Apesar de encenação tímida, montagem é um grande acontecimento teatral para os dias em que vivemos

Paulo Bio de Toledo

Villa

  • Quando Qui. a sáb., às 20h30; feriados, às 18h. Até 24/11
  • Onde Sesc Pinheiros - auditório 3º andar, r. Paes Leme, 195
  • Preço R$ 7,50 a R$ 25
  • Classificação Livre

"Villa" se refere à Villa Grimaldi, um dos mais cruéis centros de detenção, tortura e assassinato na ditadura de Augusto Pinochet no Chile.

Durante a peça, escrita pelo chileno Guillermo Calderón, três mulheres discutem, anos depois, sobre o que fazer com as ruínas do local e como lidar com aquela memória traumática. Mas não há acordo entre elas, e as soluções apresentadas parecem-lhes sempre insuficientes.

O debate evidenciado pela montagem nacional, dirigida por Diego Moschkovich, encontra espantosa atualidade no Brasil de hoje. A encenação de "Villa" é um grande acontecimento teatral para os dias em que vivemos. Ao mesmo tempo, a versão é tímida diante da força que prenuncia.

Na montagem chilena dirigida pelo próprio Calderón, apresentada no Brasil há seis anos, "Villa" é seguida de outro pequeno texto do autor chamado "Discurso", formando um díptico. Neste segundo texto, a ex-presidente chilena Michelle Bachelet, que foi presa e torturada junto com sua mãe na Villa Grimaldi, torna-se personagem e pronuncia um discurso no final de seu mandato.

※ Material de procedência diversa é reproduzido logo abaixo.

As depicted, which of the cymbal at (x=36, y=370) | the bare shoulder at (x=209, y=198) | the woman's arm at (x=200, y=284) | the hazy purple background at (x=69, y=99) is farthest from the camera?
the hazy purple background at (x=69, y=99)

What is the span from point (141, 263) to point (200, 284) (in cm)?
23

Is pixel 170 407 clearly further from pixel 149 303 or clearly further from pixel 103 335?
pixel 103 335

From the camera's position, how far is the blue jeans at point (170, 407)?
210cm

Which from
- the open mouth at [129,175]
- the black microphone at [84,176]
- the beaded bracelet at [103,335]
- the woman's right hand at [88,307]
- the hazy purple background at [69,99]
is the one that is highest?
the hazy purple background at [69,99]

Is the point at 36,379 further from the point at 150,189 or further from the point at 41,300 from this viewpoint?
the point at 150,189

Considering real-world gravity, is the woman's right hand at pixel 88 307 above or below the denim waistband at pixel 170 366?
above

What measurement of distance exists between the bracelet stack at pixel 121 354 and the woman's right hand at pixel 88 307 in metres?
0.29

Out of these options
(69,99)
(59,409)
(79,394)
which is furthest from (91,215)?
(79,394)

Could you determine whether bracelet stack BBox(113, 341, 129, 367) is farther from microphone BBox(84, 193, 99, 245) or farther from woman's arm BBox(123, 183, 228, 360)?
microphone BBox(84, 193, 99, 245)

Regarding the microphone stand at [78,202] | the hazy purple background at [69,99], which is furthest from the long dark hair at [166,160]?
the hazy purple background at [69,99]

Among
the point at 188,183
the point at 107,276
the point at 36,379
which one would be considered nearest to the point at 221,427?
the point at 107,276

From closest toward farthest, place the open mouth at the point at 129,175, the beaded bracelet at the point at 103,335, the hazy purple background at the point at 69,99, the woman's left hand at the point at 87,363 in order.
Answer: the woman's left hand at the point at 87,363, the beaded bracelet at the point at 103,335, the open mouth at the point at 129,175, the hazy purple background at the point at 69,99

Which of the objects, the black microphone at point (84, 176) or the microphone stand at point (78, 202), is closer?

A desvinculação entre as duas obras na versão atual de "Villa" diminui a amplitude crítica proposta por Calderón. Afinal, "Discurso" é compreendida à luz de "Villa" ao mesmo tempo em que atualiza o olhar sobre ela. Em conjunto, as duas peças criam uma imagem contraditória sobre a permanência do que se julgava superado com o fim da ditadura.

Em contrapartida, "Villa" apresentada sozinha tende a neutralizar o problema histórico ao inseri-lo em uma situação dramática de confinamento. Algo que também acontece em "Neva" e "Dezembro", outras duas peças do autor chileno montadas recentemente por Moschkovich.

O tema público da memória da ditadura perde espaço no palco para os conflitos entre personagens isoladas numa sala de reunião.

Dito de outro modo, as intrigas, a divergência de personalidade e os desacordos meio cômicos entre as três mulheres ameaçam sobrepor-se ao próprio assunto que está sendo debatido e que deveria ser o coração da peça.

A insistência por uma interpretação rigorosamente realista nesta montagem enraíza a ação e faz a cena ganhar objetividade crítica, mas contribui também para impedir que a peça aponte para fora de si mesma.

Sem a contraparte de "Discurso", é como se "Villa" pedisse uma encenação mais crítica, com fissuras na lógica dramática do texto, interrupções da ação, comentários. Apesar de transbordar atualidade e de mostrar rigor e seriedade no trabalho de atuação, a montagem atual acanha-se diante da complexidade do material que enfrenta.